Army vet must serve at least 25 years for sexually abusing, choking child
Despite emotional appeals from family to not let Reginald Ben Mentor's crimes define him, the Frederick man was sentenced to serve at least 25 years of a life sentence for sexually abusing two children.
Prosecutors requested the life sentence for the 38-year-old Mentor on Wednesday because of the violent nature of his case.
Mentor’s family urged Rolle to consider Mentor’s military service, Post Traumatic Stress Disorder and the fact that he was drunk at the time of the sexual assault.
Details around Mentor’s military service were hazy at the hearing. His family members said that combat had changed him and left him with PTSD, but Leache noted that in a psychological evaluation Mentor said he had never seen combat. She emphasized that Mentor self-reported his mental condition.
Not in question was that Mentor was honorably discharged after serving in Afghanistan, Iraq and Korea.
Assistant states attorney Tammy Leache said that on Feb. 14, 2015, Mentor sexually abused an 8-year-old girl and choked her until she was close to death.
“I think the defendant is clearly a predator. He preys on little girls,” Leache said.
Several of Mentor’s family members strongly objected to Leache’s characterization of Mentor as a predator.
They spoke on his behalf Wednesday, frequently through tears, urging Judge Scott Rolle to focus on treatment and pass a sentence less than life in prison.
“It’s not who he is and does not reflect who he is as an individual,” said Mentor’s sister, one of about a dozen supporters in the courtroom.
Rolle, an Army judge advocate general officer, did not appear to give much credence to the self-reported PTSD, calling it fake.
He noted the profound impact the crime had on the child and Mentor’s own family.
“What I can never understand or justify is harming a child,” Rolle said before announcing his sentence. “It had to be punished severely.”
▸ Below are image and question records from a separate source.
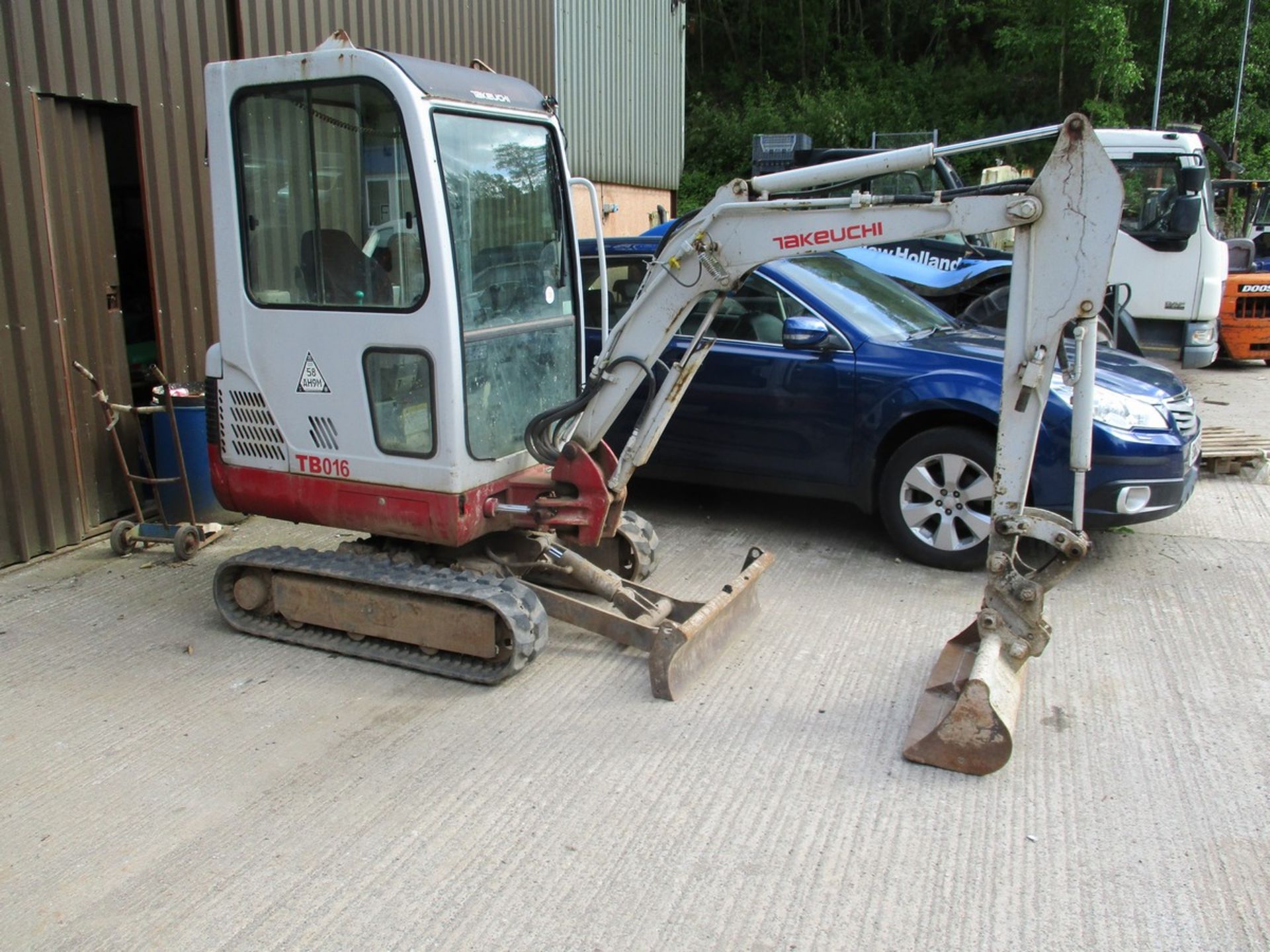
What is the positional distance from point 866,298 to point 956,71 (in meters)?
26.7

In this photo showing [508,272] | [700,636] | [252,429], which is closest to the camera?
[700,636]

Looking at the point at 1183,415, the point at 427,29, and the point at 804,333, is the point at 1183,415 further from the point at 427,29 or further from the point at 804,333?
the point at 427,29

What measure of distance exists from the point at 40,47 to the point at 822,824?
597cm

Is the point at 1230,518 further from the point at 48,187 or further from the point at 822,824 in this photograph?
the point at 48,187

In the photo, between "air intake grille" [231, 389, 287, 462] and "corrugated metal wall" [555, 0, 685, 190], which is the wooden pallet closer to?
"air intake grille" [231, 389, 287, 462]

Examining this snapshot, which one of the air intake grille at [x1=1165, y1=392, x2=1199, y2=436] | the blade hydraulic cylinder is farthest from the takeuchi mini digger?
the air intake grille at [x1=1165, y1=392, x2=1199, y2=436]

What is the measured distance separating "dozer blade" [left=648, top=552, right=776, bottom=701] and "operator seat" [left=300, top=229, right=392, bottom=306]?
1904mm

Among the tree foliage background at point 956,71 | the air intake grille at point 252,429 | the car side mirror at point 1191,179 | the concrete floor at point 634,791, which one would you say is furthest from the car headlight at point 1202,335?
the air intake grille at point 252,429

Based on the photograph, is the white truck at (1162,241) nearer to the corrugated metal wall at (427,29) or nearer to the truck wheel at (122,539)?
the corrugated metal wall at (427,29)

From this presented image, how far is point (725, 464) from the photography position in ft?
22.6

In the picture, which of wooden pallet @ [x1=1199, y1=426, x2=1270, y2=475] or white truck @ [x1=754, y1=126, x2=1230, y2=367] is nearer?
wooden pallet @ [x1=1199, y1=426, x2=1270, y2=475]

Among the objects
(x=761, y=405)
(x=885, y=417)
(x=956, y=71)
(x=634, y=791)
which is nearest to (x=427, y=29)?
(x=761, y=405)

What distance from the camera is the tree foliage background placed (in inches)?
978

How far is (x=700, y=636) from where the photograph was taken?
474 centimetres
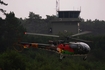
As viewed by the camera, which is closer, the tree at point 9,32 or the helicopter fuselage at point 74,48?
the helicopter fuselage at point 74,48

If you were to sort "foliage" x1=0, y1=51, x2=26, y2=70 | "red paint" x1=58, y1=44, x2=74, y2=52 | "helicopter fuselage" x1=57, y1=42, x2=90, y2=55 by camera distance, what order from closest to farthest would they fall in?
"helicopter fuselage" x1=57, y1=42, x2=90, y2=55
"red paint" x1=58, y1=44, x2=74, y2=52
"foliage" x1=0, y1=51, x2=26, y2=70

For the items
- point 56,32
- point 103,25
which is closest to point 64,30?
point 56,32

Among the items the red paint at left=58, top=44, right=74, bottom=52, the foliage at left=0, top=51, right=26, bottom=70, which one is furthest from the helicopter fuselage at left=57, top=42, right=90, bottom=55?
the foliage at left=0, top=51, right=26, bottom=70

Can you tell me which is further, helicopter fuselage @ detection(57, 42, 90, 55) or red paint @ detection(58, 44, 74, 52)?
red paint @ detection(58, 44, 74, 52)

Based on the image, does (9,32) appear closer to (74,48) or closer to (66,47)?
(66,47)

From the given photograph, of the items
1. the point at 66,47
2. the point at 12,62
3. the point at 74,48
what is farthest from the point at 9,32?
the point at 74,48

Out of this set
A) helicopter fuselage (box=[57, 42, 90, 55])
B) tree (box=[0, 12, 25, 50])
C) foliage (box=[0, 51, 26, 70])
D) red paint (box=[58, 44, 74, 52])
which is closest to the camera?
helicopter fuselage (box=[57, 42, 90, 55])

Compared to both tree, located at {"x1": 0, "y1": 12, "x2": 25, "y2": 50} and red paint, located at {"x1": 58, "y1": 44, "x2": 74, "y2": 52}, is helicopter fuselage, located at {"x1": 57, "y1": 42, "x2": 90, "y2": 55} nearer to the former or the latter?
red paint, located at {"x1": 58, "y1": 44, "x2": 74, "y2": 52}

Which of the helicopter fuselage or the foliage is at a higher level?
the helicopter fuselage

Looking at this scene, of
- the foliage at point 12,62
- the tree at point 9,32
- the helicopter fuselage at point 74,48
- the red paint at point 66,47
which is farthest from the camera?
the tree at point 9,32

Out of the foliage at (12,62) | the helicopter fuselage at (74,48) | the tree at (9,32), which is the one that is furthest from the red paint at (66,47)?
the tree at (9,32)

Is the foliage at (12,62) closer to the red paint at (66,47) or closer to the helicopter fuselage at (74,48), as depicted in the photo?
Answer: the helicopter fuselage at (74,48)

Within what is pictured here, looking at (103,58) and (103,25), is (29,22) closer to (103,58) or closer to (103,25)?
(103,25)

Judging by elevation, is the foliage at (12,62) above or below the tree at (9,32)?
below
Mentor’s attorney, Carl Somerlock said that his client hadn’t undergone a psychosexual evaluation so it was unfair to characterize him as a predator.
Somerlock argued for a sentence of no more than 20 years, saying that the nature of the act and Mentor’s otherwise clean record did not warrant a life sentence.
When given his chance to speak, Mentor thanked his family for their support, but offered no apology.
“I just wish it could have been different and I wish the truth could have prevailed more,” he said.
The sentencing came after a jury found him guilty on May 2 of sex abuse of a minor, second-degree assault, child abuse and second-degree sex offense.
Mentor resolved a second case Wednesday in which he had pleaded guilty to sexually abusing a different minor in 2012.
His sentence in that case could add an additional 10 years to whatever portion of the life sentence a judge chooses to impose if Mentor were to violate probation upon his release.
The children are not being identified because The Frederick News-Post typically does not name victims of sexual assault.